Allot yourself slightly less time than required; it’ll push you to work efficiently and meet the goal you set for yourself.
Feeling uninspired and exhausted? Dread is one of the reasons we procrastinate in the first place. It creeps up on us when we are required to do something we don’t want to.
Dread will result in dragging your feet because your mindset is not on board with what you should be doing.
It makes the process slower and leads us to do things we shouldn’t. It also adds extra pockets of wasted time into the task you’re trying to perform.
Whether it be your spouse, kids, or anybody for that matter…
When you ask someone to do something but micromanage the whole thing, it results in 2 people putting time into something that only requires one person.
If someone is willing to do something for you, take that time to accomplish something else.
#36. Shoddy Work
You’re going to waste 100% of your time doing something if you decide to take shortcuts or do it incorrectly.
In addition to that, going the super cheap route (fully knowing it won’t last) will use more time in the long run.
Although it may take more time in the present, it will save time in the future if done correctly.
#37. Having Too Many Options
Too many options are also a byproduct of clutter. Having a million choices can get overwhelming and lead to decision paralysis.
Too many choices will have you frozen between needing to decide and actually making the decision.
Have you ever taken hours to get dressed because you’re sifting through all your options? Assuming you only had a few choices, the process would be much quicker.
Keep your options to a minimum!
#38. Being Easily Offended
People who are easily offended invest a lot of time in their offense, which is one of the ways you waste your time.
Pouting, getting upset/angry, and arguing occur when someone gets easily offended, and it becomes a habit of finding reasons to be offended.
Pouring tons of energy into negative feelings will only hold you back–if you want to save time, learn to let go and make room for better things!
#39. Victimhood Mentality
Also known as the mindset of helplessness, saying you can’t do something because of X, Y, and Z (despite others being able to do it) becomes a victimhood mentality.
People with this mentality tend to rant about why they can’t do something until someone else comes and does it for them.

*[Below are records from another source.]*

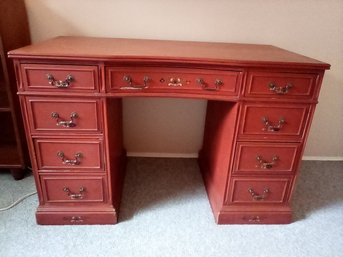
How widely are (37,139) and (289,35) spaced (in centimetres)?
153

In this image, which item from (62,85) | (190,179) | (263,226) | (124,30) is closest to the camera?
(62,85)

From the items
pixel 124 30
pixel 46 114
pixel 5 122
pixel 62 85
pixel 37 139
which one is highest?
pixel 124 30

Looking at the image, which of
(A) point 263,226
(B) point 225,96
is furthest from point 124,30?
(A) point 263,226

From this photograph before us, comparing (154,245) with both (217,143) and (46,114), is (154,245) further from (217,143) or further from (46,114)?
(46,114)

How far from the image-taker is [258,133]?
1.15 m

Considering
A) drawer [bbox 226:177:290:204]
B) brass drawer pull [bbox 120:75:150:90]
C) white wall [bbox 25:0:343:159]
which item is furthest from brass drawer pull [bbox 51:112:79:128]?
drawer [bbox 226:177:290:204]

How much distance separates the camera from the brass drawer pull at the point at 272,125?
113 cm

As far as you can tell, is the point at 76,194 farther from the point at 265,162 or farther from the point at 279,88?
the point at 279,88

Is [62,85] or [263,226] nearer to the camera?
[62,85]

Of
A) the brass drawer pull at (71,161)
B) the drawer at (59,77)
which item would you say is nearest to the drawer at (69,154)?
the brass drawer pull at (71,161)

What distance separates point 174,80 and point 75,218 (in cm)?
83

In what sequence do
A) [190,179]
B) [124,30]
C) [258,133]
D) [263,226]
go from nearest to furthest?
[258,133] → [263,226] → [124,30] → [190,179]

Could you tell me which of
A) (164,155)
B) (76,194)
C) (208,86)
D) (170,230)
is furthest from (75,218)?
(208,86)

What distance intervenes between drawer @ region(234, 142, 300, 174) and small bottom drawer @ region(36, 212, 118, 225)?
0.67 m
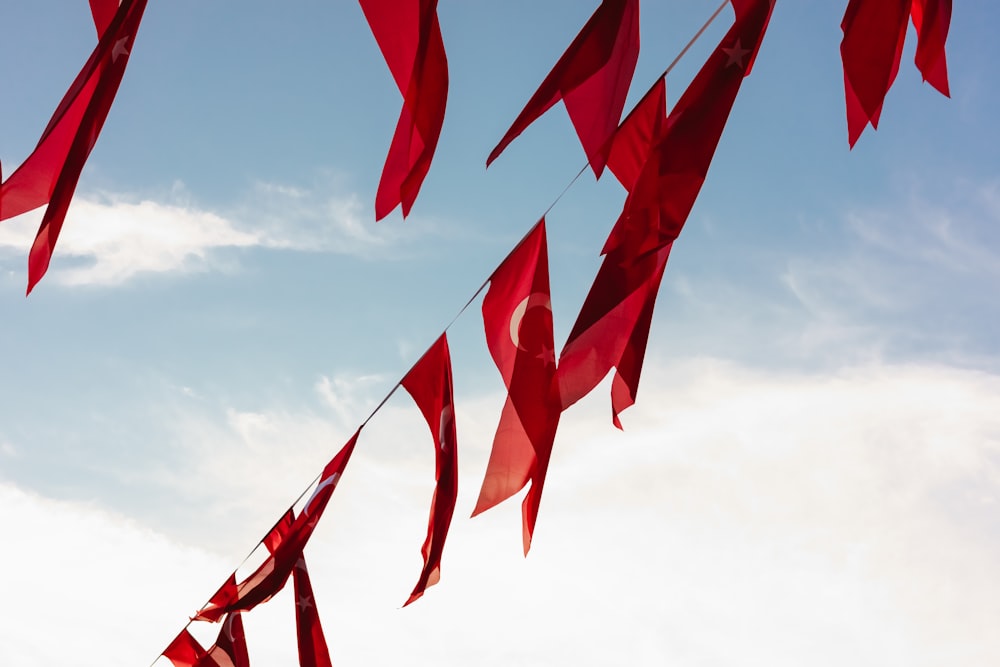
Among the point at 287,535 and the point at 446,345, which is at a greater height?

Having this mindset can hold you back from many things, such as
- Taking action
- Being productive
- Being efficient
- Growing as an individual
Learn to overcome the obstacles holding you back and take matters into your own hands! It’ll save you from having to ask someone else in the future.
#40. Negative/Unhelpful Mindset
This refers to personality traits, habits, and a mindset that’s not on board with what you’re going to be doing– it adds an extra level of resistance.

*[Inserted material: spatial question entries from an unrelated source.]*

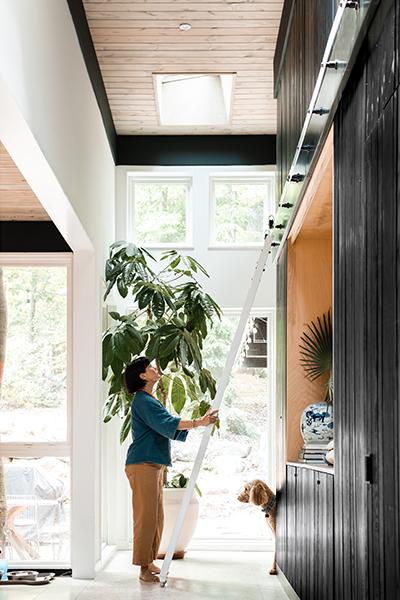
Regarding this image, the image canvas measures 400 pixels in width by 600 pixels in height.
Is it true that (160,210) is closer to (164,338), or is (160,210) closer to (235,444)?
(164,338)

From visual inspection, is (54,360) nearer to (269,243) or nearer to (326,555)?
(269,243)

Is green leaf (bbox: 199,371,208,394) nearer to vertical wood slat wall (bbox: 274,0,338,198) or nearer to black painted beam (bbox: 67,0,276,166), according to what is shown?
vertical wood slat wall (bbox: 274,0,338,198)

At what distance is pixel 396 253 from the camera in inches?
99.6

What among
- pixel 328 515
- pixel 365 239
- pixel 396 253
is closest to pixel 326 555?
pixel 328 515

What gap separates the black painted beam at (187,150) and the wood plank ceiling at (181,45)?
595 mm

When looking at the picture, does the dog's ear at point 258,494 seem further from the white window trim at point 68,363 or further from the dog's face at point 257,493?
the white window trim at point 68,363

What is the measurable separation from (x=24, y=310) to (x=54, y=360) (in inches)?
17.1

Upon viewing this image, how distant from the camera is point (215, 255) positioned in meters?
8.27

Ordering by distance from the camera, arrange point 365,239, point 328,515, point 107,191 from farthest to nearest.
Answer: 1. point 107,191
2. point 328,515
3. point 365,239

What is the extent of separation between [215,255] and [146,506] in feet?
8.21

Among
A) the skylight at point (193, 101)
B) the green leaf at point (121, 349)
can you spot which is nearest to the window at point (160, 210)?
the skylight at point (193, 101)

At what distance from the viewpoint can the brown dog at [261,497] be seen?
6480 mm

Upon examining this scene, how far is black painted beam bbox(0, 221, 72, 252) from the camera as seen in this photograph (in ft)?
23.7

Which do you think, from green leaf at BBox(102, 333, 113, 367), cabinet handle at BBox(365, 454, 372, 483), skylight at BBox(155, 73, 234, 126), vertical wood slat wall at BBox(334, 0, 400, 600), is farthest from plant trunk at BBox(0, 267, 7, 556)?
cabinet handle at BBox(365, 454, 372, 483)
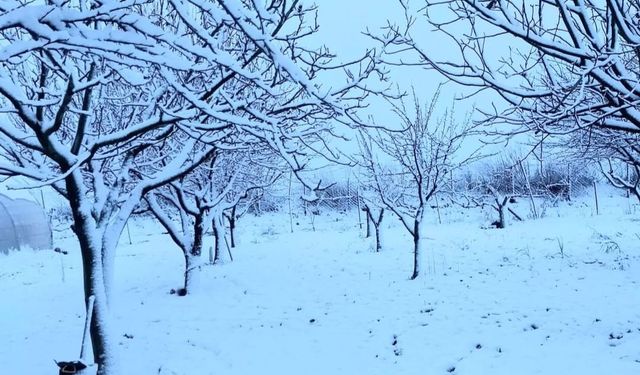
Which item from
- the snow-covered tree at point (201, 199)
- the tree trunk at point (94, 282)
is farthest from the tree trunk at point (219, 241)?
the tree trunk at point (94, 282)

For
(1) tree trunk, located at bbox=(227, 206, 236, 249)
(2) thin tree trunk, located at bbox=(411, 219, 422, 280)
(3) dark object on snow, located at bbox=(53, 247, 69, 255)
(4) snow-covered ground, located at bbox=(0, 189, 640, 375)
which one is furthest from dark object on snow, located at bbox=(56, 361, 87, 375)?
(3) dark object on snow, located at bbox=(53, 247, 69, 255)

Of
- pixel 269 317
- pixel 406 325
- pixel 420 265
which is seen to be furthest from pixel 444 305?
pixel 269 317

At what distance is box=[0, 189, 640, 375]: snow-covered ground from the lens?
20.3 feet

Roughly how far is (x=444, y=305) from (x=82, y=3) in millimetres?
6975

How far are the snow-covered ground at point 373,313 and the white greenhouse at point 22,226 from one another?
6.47 metres

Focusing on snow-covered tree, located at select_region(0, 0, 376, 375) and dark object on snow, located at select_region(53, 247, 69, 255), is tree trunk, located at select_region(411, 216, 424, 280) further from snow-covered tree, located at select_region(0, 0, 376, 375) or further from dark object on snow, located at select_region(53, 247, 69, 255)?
→ dark object on snow, located at select_region(53, 247, 69, 255)

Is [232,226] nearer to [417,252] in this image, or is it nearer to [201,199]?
[201,199]

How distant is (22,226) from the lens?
21.6m

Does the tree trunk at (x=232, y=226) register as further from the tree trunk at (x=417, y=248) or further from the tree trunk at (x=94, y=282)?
the tree trunk at (x=94, y=282)

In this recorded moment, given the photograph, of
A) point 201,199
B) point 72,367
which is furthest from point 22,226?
point 72,367

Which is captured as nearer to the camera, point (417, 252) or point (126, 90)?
point (126, 90)

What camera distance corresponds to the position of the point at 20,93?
3.73 metres

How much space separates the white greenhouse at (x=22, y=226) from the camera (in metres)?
20.8

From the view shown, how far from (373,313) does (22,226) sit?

Resistance slows things down and adds friction, right?
If you’re talking about putting the patio furniture away, but you’re not mentally on board with it, you’re not optimized. As a result, the whole process takes longer, you’re sluggish, and it’s less pleasurable to follow through with that task.
Getting your mindset on board is one of the first things I tell people when we talk about creating a holistic, clutter-free space (or just decluttering a drawer.)Things will be quicker, easier, and more pleasurable in the process!
So, are you guilty of wasting your time with these bad habits?
In closing, we all waste time (sometimes.). If we identify the things that are wasting our time, we can eliminate them from our lives and focus on what’s important.
What changes will you make to use your time more effectively?